BEGIN SOURCE EXTRACT
Means of Transport, Medieval Mind: Dialogue with Angie Estes

Angie Estes
(Rome, Italy)
BY Kathy Fagan

ANGIE ESTES‘ poems often portray a consistently refined vision of history, the arts and other subjects with rapid maneuvers, a sure hand, and an artistry that can, to quote Stephen Burt, “evidence unsettling claims while still having fun…”

Her four poetry collections are Tryst (2009); Chez Nous (2005); and Voice-Over (2002), which won the 2001 FIELD Poetry Prize as well as the Poetry Society of America’s 2001 Alice Fay di Castagnola Award (all from Oberlin College Press), and The Uses of Passion (Gibbs Smith, 1995), which won the Peregrine Smith Poetry Prize.

A recipient of fellowships, grants, and residencies from the National Endowment for the Humanities, the National Endowment for the Arts, the Woodrow Wilson Foundation, the American Academy in Rome, and the MacDowell Colony, among others, Estes is currently on the faculty of Ashland University’s low-residency MFA program. She is also a contributing editor for the literary magazine The Journal. Visit her website at www.angieestes.com.

“For the medieval mind, everything bristles
with meaning — nothing is static.
And the active, engaged mind is the mind
that can be, and is, transported.”

— Angie Estes

Several of your poems concern words as visual artifacts, drawing from illuminated manuscripts or typography. How did you discover this reverence for beauty and workmanship, for the “divine detail”?

For as long as I can remember I’ve had a very strong sense of what you term “divine detail” in the world — beginning perhaps with my realization that the butter my grandmother made in the mountains of Virginia tasted incredibly different than the store-bought butter I ate at home in suburban Maryland. And the ham. And the potatoes. In my Uncle Osie’s chair factory, I watched unremarkable lengths of walnut turned on lathes to become the legs and rungs and backs of chairs, and I followed my Aunt Evelyn out in the dark at 5 a.m. to milk the cows in the muddy barn, then watched her pour the milk through a dish towel clothes-pinned over the top of the separator as the milk and cream went their separate ways. Those, too, tasted like things from another world, a world I could partake of by means of those things. Above all, my sense was always that there was a connection between who these people were, the lives they lived, and the “divine details” that made up those lives. But even though I experienced all of this and carried it inside me, I could never take it with me, transport it to and evoke those experiences in any other place.
END SOURCE EXTRACT
BEGIN STORED RECORDS
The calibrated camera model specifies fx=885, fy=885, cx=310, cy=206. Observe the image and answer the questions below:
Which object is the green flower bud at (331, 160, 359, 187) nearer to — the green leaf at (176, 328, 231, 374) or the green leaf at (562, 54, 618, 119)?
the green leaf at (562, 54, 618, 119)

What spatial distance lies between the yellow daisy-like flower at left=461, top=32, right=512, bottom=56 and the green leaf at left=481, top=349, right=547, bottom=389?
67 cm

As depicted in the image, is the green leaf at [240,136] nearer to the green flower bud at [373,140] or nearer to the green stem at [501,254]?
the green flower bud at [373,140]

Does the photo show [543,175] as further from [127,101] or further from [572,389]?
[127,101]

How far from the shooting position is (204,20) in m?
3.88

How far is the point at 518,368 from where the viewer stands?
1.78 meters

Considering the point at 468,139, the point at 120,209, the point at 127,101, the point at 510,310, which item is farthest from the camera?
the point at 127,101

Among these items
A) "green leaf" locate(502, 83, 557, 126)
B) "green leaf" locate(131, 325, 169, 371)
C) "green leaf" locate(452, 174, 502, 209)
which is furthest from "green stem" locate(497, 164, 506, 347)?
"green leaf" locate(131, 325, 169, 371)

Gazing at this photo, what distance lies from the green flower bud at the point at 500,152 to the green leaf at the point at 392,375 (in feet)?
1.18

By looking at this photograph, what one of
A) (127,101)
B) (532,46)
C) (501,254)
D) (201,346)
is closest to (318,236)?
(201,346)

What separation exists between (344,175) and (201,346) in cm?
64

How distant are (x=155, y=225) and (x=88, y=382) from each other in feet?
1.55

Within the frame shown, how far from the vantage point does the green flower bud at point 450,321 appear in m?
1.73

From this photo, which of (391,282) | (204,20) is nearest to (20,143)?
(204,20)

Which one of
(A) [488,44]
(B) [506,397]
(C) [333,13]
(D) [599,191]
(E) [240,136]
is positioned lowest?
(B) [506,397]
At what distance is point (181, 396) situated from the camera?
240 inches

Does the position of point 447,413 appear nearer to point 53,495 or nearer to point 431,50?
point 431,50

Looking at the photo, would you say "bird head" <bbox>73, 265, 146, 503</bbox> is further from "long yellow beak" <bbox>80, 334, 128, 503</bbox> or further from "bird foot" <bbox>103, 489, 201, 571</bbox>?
END STORED RECORDS
> _WHAT TO DO_
1. Reproduce the part of the Angie Estes interview that opens with the words containing "BY Kathy Fagan" and closes with "Smith Poetry Prize.".
2. Say whether each statement agrees with the Angie Estes interview, answering yes or no and quoting the deciding words: (a) Tryst was published by Oberlin College Press. (b) The Uses of Passion won the FIELD Poetry Prize. (c) The narrator's grandmother made butter in the mountains of Virginia.

> _TASK-BY-TASK OUTPUTS_
1.
BY Kathy Fagan

ANGIE ESTES‘ poems often portray a consistently refined vision of history, the arts and other subjects with rapid maneuvers, a sure hand, and an artistry that can, to quote Stephen Burt, “evidence unsettling claims while still having fun…”

Her four poetry collections are Tryst (2009); Chez Nous (2005); and Voice-Over (2002), which won the 2001 FIELD Poetry Prize as well as the Poetry Society of America’s 2001 Alice Fay di Castagnola Award (all from Oberlin College Press), and The Uses of Passion (Gibbs Smith, 1995), which won the Peregrine Smith Poetry Prize.

2.
(a) Yes: "Tryst (2009); Chez Nous (2005); and Voice-Over (2002), which won the 2001 FIELD Poetry Prize as well as the Poetry Society of America’s 2001 Alice Fay di Castagnola Award (all from Oberlin College Press)"
(b) No: "The Uses of Passion (Gibbs Smith, 1995), which won the Peregrine Smith Poetry Prize"
(c) Yes: "the butter my grandmother made in the mountains of Virginia"